🤖 AI Summary
Efficiently computing the softmax function in Transformers under homomorphic encryption is highly challenging due to the large dynamic range and high multiplicative depth induced by exponentiation and division operations. This work proposes MGF-softmax, the first approach to reformulate softmax using the moment generating function (MGF), which significantly reduces multiplicative depth by approximating the denominator while preserving the core properties of softmax. The approximation asymptotically converges to the original softmax function for long sequences. By breaking the traditional trade-off between computational depth and accuracy, MGF-softmax achieves inference accuracy comparable to high-depth exact implementations while substantially lowering computational overhead, as demonstrated in experiments on Vision Transformers and large language models.
📝 Abstract
Homomorphic encryption (HE) is a prominent framework for privacy-preserving machine learning, enabling inference directly on encrypted data. However, evaluating softmax, a core component of transformer architectures, remains particularly challenging in HE due to its multivariate structure, the large dynamic range induced by exponential functions, and the need for accurate division during normalization. In this paper, we propose MGF-softmax, a novel softmax reformulation based on the moment generating function (MGF) that replaces the softmax denominator with its moment-based counterpart.

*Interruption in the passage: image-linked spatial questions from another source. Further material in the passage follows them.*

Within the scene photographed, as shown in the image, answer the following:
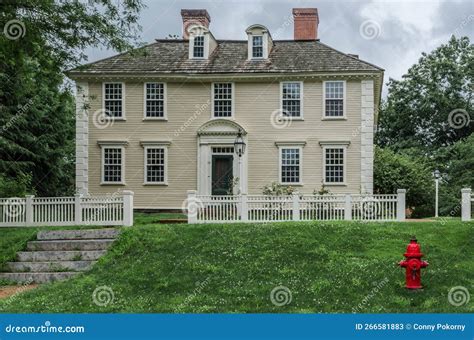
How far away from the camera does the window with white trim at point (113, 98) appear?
29.3m

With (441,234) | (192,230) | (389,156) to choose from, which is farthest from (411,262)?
(389,156)

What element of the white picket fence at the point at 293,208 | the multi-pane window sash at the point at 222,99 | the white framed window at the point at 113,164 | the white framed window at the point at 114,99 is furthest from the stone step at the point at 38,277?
the multi-pane window sash at the point at 222,99

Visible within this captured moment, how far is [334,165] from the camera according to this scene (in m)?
28.3

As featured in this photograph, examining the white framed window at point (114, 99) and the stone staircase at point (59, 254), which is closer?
the stone staircase at point (59, 254)

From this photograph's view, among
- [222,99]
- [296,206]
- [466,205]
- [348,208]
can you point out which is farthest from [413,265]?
[222,99]

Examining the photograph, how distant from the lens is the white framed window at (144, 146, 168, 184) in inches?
1147

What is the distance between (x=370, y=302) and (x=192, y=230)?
292 inches

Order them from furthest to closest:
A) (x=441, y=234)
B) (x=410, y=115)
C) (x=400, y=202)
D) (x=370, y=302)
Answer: (x=410, y=115) → (x=400, y=202) → (x=441, y=234) → (x=370, y=302)

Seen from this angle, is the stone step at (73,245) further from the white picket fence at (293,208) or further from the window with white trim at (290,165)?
the window with white trim at (290,165)

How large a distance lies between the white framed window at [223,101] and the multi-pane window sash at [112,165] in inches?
180

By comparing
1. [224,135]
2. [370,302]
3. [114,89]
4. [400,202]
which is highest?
[114,89]

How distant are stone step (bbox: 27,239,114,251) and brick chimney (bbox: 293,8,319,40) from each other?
53.9 feet

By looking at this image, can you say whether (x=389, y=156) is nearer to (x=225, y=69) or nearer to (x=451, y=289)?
(x=225, y=69)

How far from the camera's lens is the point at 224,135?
94.2 feet
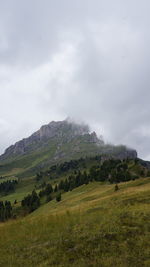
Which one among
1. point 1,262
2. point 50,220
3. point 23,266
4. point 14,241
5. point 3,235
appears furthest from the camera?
point 50,220

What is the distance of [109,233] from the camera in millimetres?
16016

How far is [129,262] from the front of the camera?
12023mm

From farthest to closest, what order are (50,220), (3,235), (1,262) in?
1. (50,220)
2. (3,235)
3. (1,262)

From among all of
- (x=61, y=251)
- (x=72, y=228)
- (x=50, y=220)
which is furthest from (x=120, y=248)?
(x=50, y=220)

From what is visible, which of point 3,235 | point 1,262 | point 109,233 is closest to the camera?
point 1,262

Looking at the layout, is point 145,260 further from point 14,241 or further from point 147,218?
point 14,241

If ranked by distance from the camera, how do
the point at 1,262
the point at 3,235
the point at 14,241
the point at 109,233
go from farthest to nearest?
the point at 3,235, the point at 14,241, the point at 109,233, the point at 1,262

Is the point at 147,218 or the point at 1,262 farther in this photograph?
the point at 147,218

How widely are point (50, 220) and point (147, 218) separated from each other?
25.1ft

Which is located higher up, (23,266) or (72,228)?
(72,228)

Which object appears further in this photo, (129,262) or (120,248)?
(120,248)

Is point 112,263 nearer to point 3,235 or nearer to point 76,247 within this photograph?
point 76,247

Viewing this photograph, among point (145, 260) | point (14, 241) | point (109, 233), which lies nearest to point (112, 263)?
point (145, 260)

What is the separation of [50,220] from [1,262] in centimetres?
714
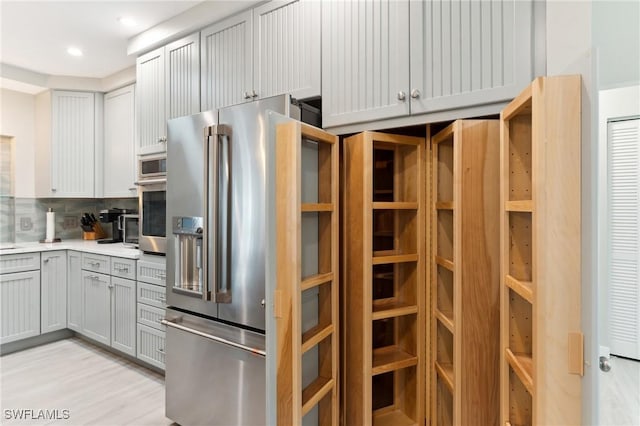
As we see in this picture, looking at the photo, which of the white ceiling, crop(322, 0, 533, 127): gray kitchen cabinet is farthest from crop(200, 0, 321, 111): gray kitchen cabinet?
the white ceiling

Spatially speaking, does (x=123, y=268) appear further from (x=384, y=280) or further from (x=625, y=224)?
(x=625, y=224)

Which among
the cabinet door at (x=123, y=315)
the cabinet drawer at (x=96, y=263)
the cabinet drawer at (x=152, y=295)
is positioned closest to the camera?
the cabinet drawer at (x=152, y=295)

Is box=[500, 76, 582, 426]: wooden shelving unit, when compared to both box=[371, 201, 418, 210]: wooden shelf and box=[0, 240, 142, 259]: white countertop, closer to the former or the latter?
box=[371, 201, 418, 210]: wooden shelf

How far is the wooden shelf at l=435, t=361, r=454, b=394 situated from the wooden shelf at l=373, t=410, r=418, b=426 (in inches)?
13.0

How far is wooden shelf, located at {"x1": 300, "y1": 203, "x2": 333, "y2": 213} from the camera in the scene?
55.3 inches

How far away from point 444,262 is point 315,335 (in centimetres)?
67

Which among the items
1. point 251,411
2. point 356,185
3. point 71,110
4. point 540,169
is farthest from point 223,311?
point 71,110

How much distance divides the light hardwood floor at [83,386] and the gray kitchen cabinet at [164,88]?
1.79m

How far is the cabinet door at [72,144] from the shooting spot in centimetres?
359

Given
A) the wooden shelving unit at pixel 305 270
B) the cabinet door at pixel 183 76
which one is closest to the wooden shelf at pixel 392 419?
the wooden shelving unit at pixel 305 270

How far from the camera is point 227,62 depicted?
2.14 metres

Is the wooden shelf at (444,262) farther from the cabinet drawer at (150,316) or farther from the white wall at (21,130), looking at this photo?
the white wall at (21,130)

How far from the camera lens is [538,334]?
0.96 meters

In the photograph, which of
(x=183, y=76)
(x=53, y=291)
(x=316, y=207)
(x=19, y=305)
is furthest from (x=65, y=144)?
(x=316, y=207)
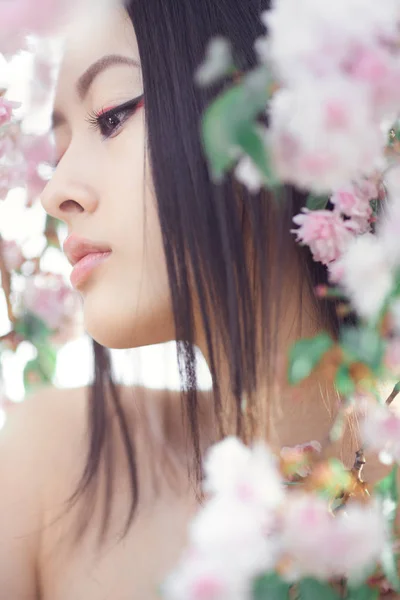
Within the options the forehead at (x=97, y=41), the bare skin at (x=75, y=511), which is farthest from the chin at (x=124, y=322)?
the forehead at (x=97, y=41)

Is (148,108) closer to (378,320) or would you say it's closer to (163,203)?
(163,203)

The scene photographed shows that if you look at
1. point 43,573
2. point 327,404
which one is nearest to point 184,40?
point 327,404

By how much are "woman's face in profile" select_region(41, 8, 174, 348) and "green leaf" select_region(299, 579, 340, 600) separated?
0.55 m

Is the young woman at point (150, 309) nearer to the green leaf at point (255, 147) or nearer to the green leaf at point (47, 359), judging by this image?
the green leaf at point (47, 359)

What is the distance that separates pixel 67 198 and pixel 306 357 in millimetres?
632

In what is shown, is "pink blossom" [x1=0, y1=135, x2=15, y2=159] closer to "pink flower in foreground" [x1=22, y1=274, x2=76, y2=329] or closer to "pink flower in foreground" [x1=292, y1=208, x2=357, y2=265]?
"pink flower in foreground" [x1=22, y1=274, x2=76, y2=329]

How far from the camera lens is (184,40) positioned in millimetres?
1014

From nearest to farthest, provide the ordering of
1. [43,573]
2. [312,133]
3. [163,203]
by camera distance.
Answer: [312,133] → [163,203] → [43,573]

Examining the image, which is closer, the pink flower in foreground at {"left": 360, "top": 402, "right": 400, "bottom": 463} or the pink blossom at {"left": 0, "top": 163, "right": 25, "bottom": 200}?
the pink flower in foreground at {"left": 360, "top": 402, "right": 400, "bottom": 463}

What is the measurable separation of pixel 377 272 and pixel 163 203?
1.56ft

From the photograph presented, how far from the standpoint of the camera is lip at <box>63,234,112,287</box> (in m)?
1.02

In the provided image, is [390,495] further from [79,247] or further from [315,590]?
[79,247]

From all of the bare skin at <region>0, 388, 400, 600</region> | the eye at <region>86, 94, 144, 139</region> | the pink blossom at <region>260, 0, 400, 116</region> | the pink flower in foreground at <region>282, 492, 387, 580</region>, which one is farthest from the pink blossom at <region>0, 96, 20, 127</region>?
the pink flower in foreground at <region>282, 492, 387, 580</region>

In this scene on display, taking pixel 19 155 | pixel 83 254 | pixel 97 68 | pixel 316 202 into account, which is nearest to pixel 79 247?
pixel 83 254
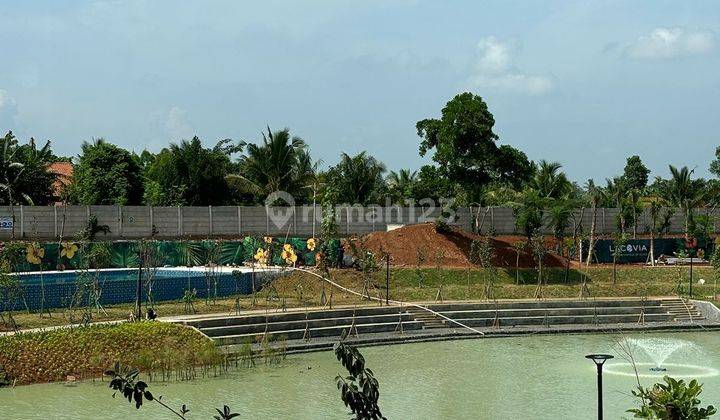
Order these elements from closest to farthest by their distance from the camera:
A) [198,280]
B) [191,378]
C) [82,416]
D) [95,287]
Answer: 1. [82,416]
2. [191,378]
3. [95,287]
4. [198,280]

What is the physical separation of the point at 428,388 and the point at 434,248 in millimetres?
21863

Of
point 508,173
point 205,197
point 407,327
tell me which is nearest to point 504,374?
point 407,327

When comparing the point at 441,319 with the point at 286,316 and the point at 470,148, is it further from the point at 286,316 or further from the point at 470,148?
the point at 470,148

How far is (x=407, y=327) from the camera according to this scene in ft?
105

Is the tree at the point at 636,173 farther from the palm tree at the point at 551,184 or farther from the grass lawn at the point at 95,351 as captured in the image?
the grass lawn at the point at 95,351

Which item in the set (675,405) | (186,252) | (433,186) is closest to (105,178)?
(186,252)

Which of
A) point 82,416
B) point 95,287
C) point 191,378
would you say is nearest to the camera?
point 82,416

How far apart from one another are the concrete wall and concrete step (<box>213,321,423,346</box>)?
46.1 feet

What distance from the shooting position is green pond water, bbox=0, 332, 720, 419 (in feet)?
65.1

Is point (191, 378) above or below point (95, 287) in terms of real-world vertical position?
below

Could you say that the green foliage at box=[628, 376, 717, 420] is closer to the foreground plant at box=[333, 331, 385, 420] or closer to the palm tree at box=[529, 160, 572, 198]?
the foreground plant at box=[333, 331, 385, 420]

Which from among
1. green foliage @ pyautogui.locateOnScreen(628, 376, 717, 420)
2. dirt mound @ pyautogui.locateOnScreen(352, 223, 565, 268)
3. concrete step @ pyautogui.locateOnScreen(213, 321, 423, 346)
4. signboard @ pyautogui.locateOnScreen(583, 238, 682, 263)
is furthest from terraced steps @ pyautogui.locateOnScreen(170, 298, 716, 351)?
green foliage @ pyautogui.locateOnScreen(628, 376, 717, 420)

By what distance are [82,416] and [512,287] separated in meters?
22.7

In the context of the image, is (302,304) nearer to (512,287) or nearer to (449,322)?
(449,322)
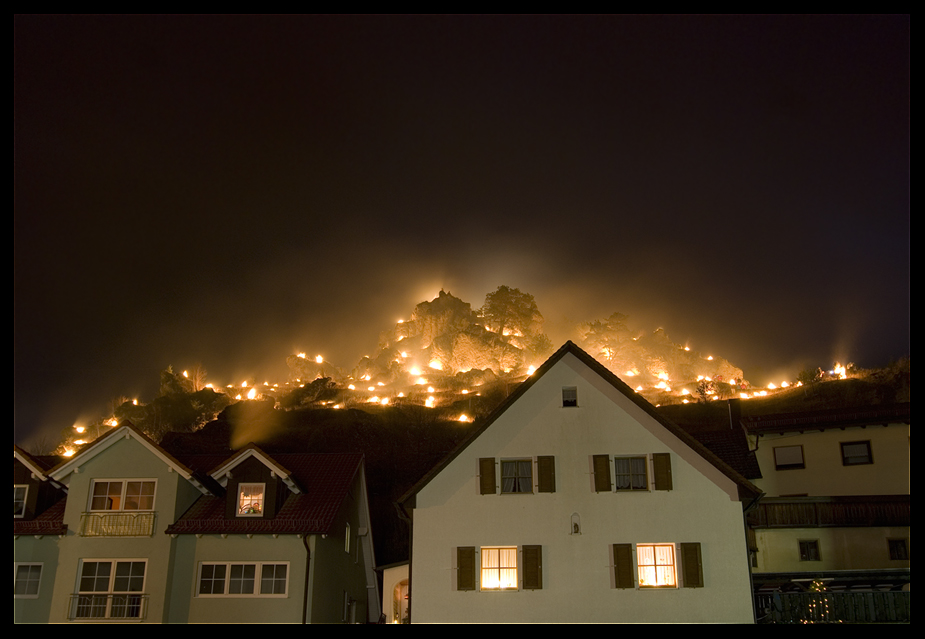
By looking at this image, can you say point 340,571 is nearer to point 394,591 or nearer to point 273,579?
point 273,579

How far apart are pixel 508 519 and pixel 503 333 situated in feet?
348

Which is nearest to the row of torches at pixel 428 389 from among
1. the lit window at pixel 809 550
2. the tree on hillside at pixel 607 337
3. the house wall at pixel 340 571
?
the tree on hillside at pixel 607 337

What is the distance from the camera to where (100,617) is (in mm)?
25766

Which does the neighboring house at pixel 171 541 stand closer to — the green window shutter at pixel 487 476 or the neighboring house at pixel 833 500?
the green window shutter at pixel 487 476

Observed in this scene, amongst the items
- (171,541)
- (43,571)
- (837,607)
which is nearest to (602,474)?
(837,607)

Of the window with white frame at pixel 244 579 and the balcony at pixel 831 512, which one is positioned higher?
the balcony at pixel 831 512

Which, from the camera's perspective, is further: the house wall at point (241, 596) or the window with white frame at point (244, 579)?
the window with white frame at point (244, 579)

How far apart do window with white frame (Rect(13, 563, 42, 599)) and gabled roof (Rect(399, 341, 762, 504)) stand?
14.6 metres

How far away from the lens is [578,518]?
22922 mm

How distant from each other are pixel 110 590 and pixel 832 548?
27.9m

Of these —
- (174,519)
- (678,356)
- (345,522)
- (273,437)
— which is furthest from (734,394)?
(174,519)

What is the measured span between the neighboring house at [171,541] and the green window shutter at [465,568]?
6.26 meters

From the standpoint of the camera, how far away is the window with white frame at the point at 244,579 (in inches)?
1026
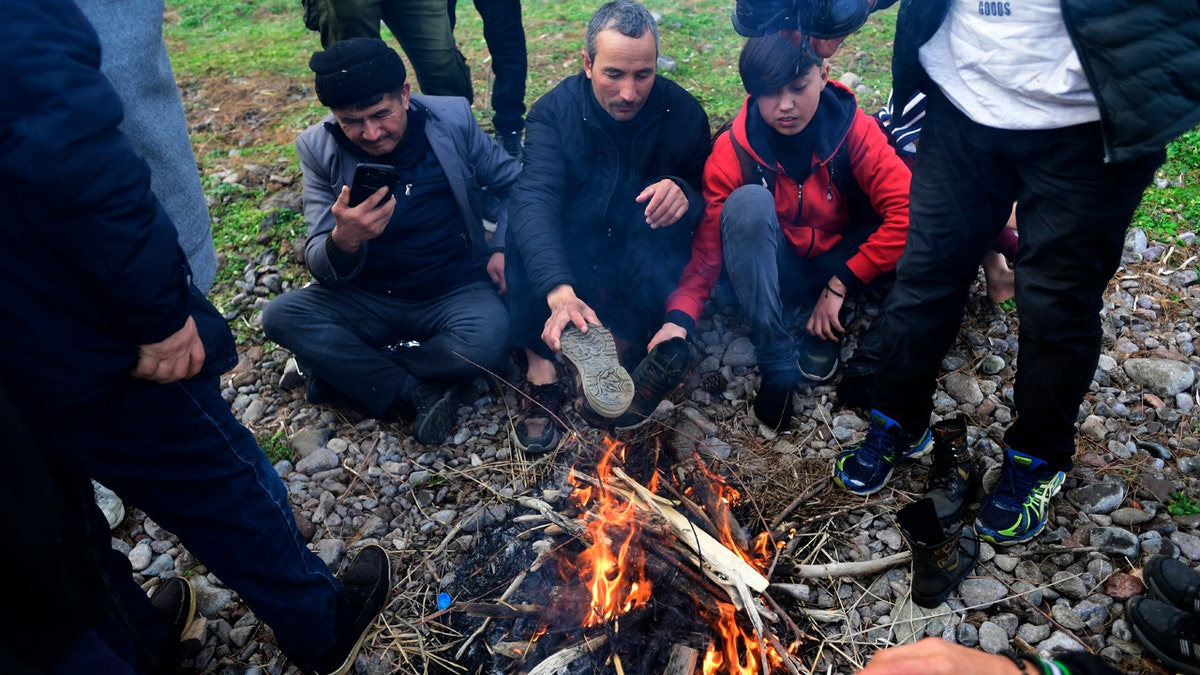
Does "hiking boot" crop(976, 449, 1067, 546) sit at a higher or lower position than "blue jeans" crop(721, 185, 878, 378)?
lower

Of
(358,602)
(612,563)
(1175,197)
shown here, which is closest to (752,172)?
(612,563)

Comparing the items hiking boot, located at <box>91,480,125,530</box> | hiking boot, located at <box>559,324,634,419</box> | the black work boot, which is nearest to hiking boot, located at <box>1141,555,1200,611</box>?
the black work boot

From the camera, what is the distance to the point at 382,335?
3965 millimetres

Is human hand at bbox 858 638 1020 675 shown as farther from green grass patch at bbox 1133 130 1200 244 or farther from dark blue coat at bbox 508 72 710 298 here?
green grass patch at bbox 1133 130 1200 244

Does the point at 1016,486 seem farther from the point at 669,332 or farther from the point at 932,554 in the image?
the point at 669,332

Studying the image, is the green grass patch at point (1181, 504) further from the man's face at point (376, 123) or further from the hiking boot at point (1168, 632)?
the man's face at point (376, 123)

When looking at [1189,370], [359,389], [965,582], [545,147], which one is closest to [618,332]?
[545,147]

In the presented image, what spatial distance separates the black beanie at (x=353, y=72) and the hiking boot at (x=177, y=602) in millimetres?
2225

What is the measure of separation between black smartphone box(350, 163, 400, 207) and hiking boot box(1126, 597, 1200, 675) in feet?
11.4

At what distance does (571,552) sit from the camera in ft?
9.66

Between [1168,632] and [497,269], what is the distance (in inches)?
132

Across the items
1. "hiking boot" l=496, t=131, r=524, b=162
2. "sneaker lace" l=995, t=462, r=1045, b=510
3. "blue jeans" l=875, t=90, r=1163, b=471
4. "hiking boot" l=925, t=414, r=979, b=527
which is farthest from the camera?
"hiking boot" l=496, t=131, r=524, b=162

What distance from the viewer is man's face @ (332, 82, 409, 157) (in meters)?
3.53

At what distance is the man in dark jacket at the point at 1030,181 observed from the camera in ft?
6.63
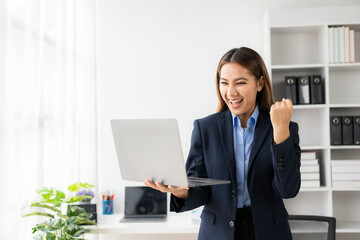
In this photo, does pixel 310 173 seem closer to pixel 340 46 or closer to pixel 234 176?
pixel 340 46

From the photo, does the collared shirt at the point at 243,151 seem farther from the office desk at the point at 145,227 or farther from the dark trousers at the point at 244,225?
the office desk at the point at 145,227

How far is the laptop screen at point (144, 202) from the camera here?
312cm

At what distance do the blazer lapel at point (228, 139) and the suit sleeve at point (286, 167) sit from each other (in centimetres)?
17

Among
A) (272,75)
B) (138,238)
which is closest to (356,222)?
(272,75)

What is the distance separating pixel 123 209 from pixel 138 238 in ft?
0.94

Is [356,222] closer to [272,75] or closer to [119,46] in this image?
[272,75]

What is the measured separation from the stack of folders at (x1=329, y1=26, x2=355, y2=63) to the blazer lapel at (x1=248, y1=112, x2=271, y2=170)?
1.70 metres

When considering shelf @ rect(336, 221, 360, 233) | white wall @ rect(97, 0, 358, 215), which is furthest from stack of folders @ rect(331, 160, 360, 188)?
white wall @ rect(97, 0, 358, 215)

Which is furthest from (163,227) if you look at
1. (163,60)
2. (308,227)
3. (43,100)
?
(163,60)

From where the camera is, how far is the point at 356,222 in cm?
324

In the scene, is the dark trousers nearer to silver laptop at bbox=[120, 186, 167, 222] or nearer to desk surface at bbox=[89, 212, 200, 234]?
desk surface at bbox=[89, 212, 200, 234]

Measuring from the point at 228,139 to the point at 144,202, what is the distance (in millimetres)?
1741

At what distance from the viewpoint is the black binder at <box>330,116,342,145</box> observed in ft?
9.89

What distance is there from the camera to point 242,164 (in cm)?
157
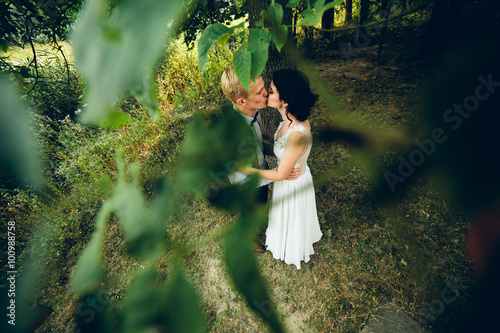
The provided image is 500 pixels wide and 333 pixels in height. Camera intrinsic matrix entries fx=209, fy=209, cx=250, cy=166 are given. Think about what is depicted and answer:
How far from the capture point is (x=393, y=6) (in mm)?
437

This reformulation substantially reduces multiplicative depth while preserving key properties of softmax and asymptotically converging to the exact softmax as the number of input tokens increases. Extensive experiments on Vision Transformers and large language models show that MGF-softmax provides an efficient and accurate approximation of softmax in encrypted inference. In particular, it achieves inference accuracy close to that of high-depth exact methods, while requiring substantially lower computational cost through reduced multiplicative depth.